Sunday, 15 March 2015

Going for diversity

Diversity and Forest Garden

I like to have as many different fruits as possible and over the last few days I have managed to find a fair few berry fruit bushes that I hadn't already got. I've already got a few different Raspberries but have added 5 "Malling Leo" canes to the collection since we all eat Raspberries and the more different varieties will help to extend the season.

I have 5 Gooseberry bushes already but have no idea as to their names but going by the colour of the fruit and size of the bushes they are different so I've added another desert red Gooseberry to the list.

Other berry bushes about to go in include, Boysenberry, Cow berry, Mulberry, Chokeberry and Cranberry which will add to the collection of Strawberry, Blackcurrant, Redcurrant, Logan berry and Tay berry and 4 other Black berry bushes.

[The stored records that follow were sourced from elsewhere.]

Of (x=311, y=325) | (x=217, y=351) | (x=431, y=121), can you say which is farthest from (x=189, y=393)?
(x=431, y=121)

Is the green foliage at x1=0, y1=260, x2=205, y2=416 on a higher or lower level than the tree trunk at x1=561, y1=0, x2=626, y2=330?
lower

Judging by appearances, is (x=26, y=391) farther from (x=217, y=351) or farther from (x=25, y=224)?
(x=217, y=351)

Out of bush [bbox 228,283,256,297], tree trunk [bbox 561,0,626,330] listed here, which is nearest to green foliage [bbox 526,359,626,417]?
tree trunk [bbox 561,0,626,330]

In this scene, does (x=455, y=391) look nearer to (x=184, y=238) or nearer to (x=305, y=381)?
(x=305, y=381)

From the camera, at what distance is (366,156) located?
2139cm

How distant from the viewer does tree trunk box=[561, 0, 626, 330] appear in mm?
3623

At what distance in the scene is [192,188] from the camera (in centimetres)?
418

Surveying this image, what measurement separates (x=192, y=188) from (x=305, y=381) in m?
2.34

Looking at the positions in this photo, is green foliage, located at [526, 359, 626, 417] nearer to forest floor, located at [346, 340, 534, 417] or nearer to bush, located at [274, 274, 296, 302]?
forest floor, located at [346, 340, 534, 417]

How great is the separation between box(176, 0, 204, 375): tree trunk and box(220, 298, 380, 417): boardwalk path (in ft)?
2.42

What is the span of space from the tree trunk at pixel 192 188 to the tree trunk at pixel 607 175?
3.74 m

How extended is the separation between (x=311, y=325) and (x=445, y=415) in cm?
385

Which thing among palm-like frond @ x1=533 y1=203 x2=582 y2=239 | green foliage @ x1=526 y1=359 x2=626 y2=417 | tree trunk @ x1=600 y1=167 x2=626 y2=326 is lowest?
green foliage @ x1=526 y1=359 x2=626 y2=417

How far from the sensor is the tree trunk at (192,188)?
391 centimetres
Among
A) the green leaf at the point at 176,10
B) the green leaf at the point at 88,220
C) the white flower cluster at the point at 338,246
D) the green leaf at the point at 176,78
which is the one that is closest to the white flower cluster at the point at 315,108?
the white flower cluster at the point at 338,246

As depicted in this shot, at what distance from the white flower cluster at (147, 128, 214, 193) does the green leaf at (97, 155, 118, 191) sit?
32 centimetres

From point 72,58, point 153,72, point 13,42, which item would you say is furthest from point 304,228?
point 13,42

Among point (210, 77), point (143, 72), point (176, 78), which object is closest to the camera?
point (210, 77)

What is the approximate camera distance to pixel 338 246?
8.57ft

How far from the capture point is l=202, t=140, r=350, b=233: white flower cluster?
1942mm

Two small black grapes and 2 Kiwi fruit bushes will have to go into the greenhouse along with the previous Orange and Fig that I bought last year. It'll be interesting to see how these go.

Dog Wood Area
Half of the field is slowly developing into a forest garden which is currently an orchard with all the standard type of fruit trees, Apple, Pear, Cherry, Plum, Crab, Medlar, Quince, Cherry plum and perhaps another but I want to expand it and add a woody area so 10 "Cornus" red dog wood bushes have gone in to a small area with a Hazel nut bush with a Laurel  and "Griselina Litoralis" bush to give a bit of instant height as well as being ever green. This small area will be inter planted with strawberry as ground cover since I have found strawberries suppress the grass. Hopefully all the leaves will drop and help to hold back the grass and slowly condition the soil. All the bushes were placed into a hole and the clay was mixed with rotted manure and then mulched with manure. There are also some "wild" Daffodils (which I'm not too sure are wild) planted in this area which came up last year but haven't broken through the grass yet but I did put a spade through one and can see that it was growing. The turfs that came up were simply laid between the dog wood to raise the ground and allow what ever bulbs are planted within them to still have a chance.

The two "Ceanothus Puget Blue" bushes will go near the bottom of the pond and hopefully these will link the main hedge to the pond which is then linked to the dog wood area to bring the birds out of the hedge and into the central area of the field. This area is filled with flowers with a sitting area in the middle and is screened from the car area by the willow we planted last year. I have two cork screw Hazel bushes to also go in within this area, somewhere.

I'm going to have to start planting between the fruit trees at some stage but since this is a large area I haven't decided how to keep the rabbits at bay yet. The boundary fence put up during the first few months when we started isn't stopping the rabbits and although specific areas have been fenced off to protect them the bigger orchard area will be a problem. I think each individual fruit bush that I inter plant between trees may need it's own little ring fence.

I've also got 10 bare root field maples and 10 bare root Beech trees to go in along the south and east boundaries to help stop the wind from whistling through the field. The house and stables protect from the North, the main road hedge protects from the west but most of our wind comes from the South East so this area needs attention. I think one of each of these will also go into the chicken area which hopefully will not only give the chickens some more cover but will add leaves for worms and slugs etc to hide under to help the chickens to scavenge with the added bonus that the holes I dig will aid drainage and allow the trees to suck up water since I have only half solved the flooding problem in this corner.

Privet Hedge starting around compost heap area
As we enter our 3rd year I'm rather hoping that all this latest planting will transform the field once more as has been done in the previous two years. This year will also see the biggest amount of planting of non fruiting bushes and trees with yet more every greens to go in and at some stage soon a pagoda will be going in which will allow a few climbers to be added. The fence separating the car area from the field will also be extended.

I have also sown some (50 to 100) hazel nut and walnuts that someone gave us to eat, fresh off of their bush, in the autumn and I'm rather hopeful that a few of these will set. Some are in the green house, some in a cold frame and some direct sown into the hedge line. I'll consider this to be a bonus if only a few succeed but last year I had a Sycamore and an Oak self seed and take which I transplanted into the hedge along with a walnut that we were given.

Seeded with wild flowers
My attempts to get wild flowers to germinate within grass failed on several previous occasions and so this time I have scattered seeds and then covered them with some compost. The grass was cut very short during winter which has held it back a fair bit and the addition of compost will hopefully allow the seeds a good start before the grass over powers them.